你的村民可以扮演不同的角色。抓起他們扔在一個敏感的區域，你可以指派給他們特別的任務，並使他們成爲你的信徒。例如，你可以把村民安置在樹林中成爲護林人，同樣也可以創造漁夫，工匠，農夫，建築者，甚至是飼養員，如果扔在一群異性旁邊那將是最幸運的市民了。如果你沒有特別指派給村民任務，他們會嘗試著做所有的事情——但是創造信徒無需什麽代價，各種類型的村民看上去都非常的有能力。不要讓所有的村民都變成信徒是重要的，因爲信徒工作都非常的賣力，以致他們不會在你的神殿前祈禱（而正規的村民會這樣做）。這些祈禱會給予你祈禱點數，你可以利用它來創造奇迹，所以如何平衡信徒的數量是整個遊戲中需要考慮的重點策略。幸運的是你可以抓取信徒晃動他們，以使他們變成普通的村民。

所有上面的一切並不意味《黑與白》是一個簡單的遊戲，也不代表它非常容易上手。幸運的是，它有著令人滿意的圖形－到現在還沒有提到過它壯觀的圖象－這使它非常的吸引人。但實際上體會到這個策略遊戲所包含的所有細微差別需要你花上一段時間。這個問題的部分在於只有50頁的遊戲使用手冊，它提供了還算清晰的消息，但深度不夠。

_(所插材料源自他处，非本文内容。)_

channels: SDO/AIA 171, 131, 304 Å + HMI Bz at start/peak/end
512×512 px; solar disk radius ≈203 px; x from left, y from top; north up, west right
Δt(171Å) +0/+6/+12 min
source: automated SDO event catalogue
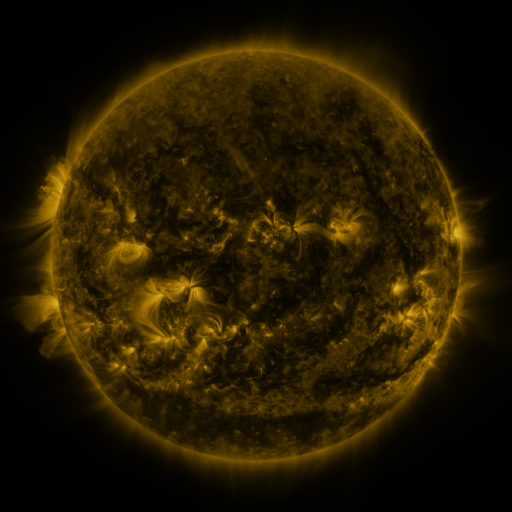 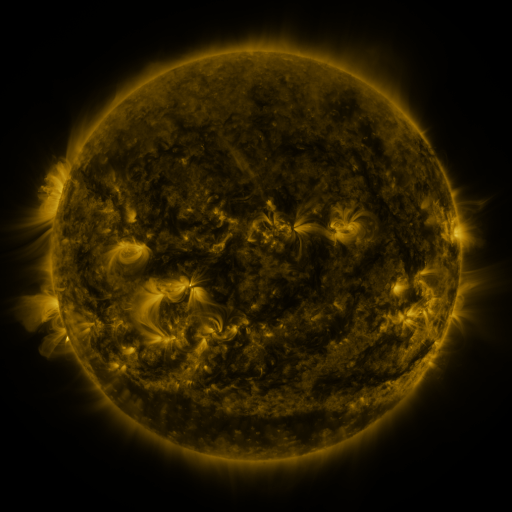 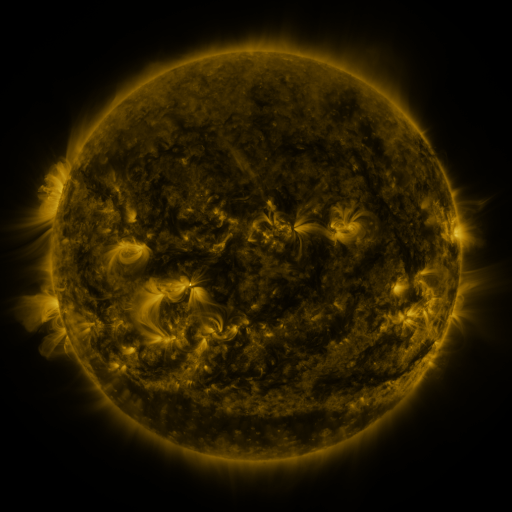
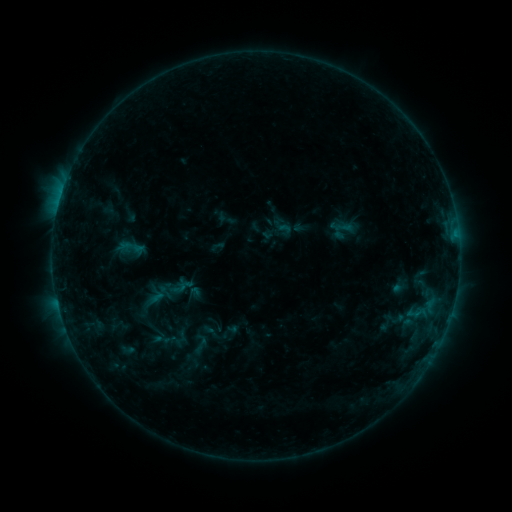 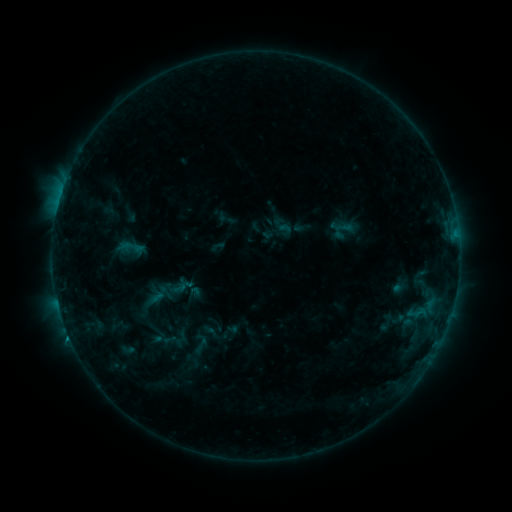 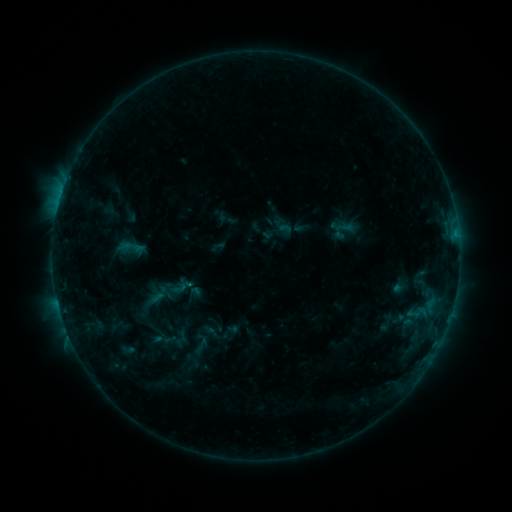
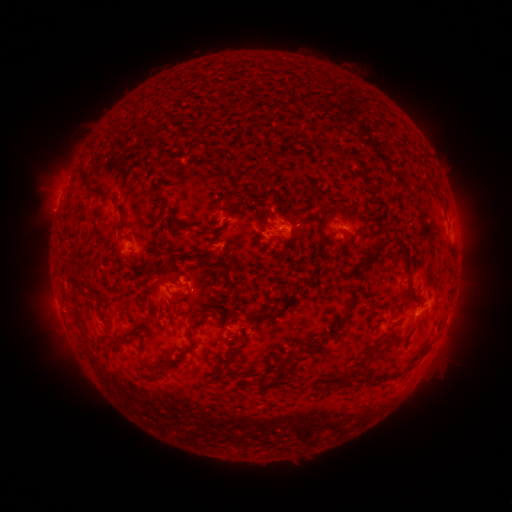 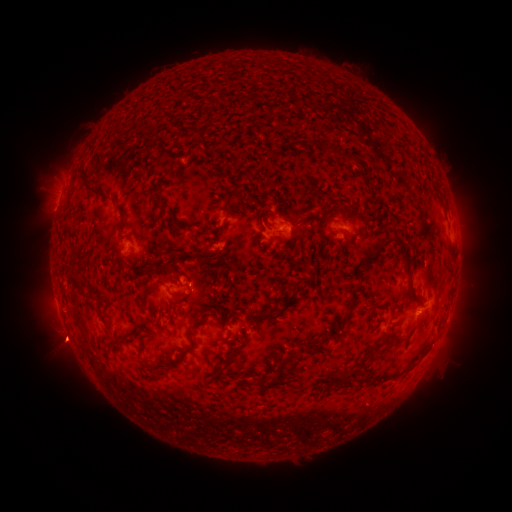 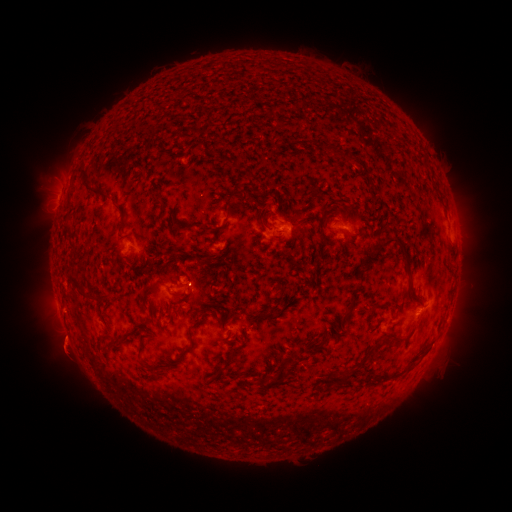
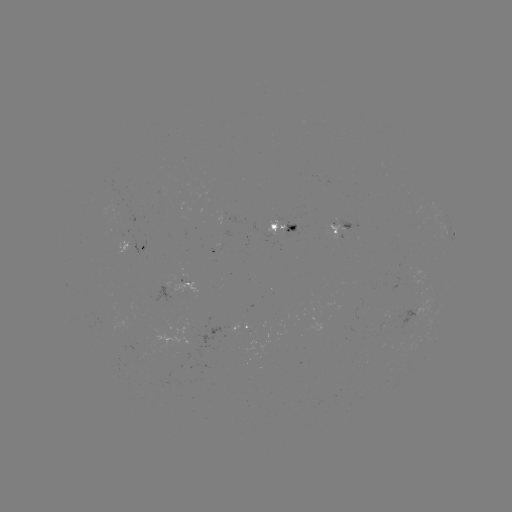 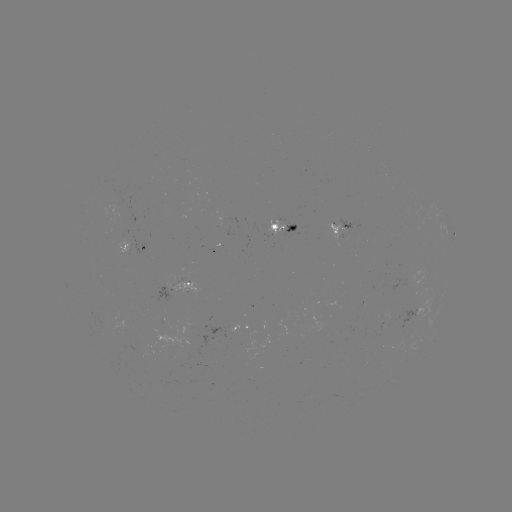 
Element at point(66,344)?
eruption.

所以無論好壞，你在感受到遊戲的出色設計以前需要花很長的時間來體驗。此外，遊戲的控制有點困難，至少上手的時候是這樣的。設計師們爲遊戲設計了一個不可見的完全鼠標控制界面。這使得遊戲畫面有了長足的進步，看上去更出色甚至更壯觀，但同時，爲什麽其他大多數策略遊戲采用屏幕界面，並且鍵盤的使用和鼠標同樣重要也有它適當的理由。無論如何，只使用鼠標在《黑與白》中進行視角控制是很難掌握的。你按住鼠標左鍵，拖拽屏幕來使畫面滾動。在屏幕的邊緣點擊鼠標後按住，通過移動鼠標可以旋轉視角。你可以使用鼠標的兩個按鍵來放大和縮小畫面。如果你不習慣使用鼠標，你可以使用鍵盤上的按鍵來實現所有的這些功能。無論如何，雖然《黑與白》有著一個非常快速的係統，但是視角控制相當的遲鈍的。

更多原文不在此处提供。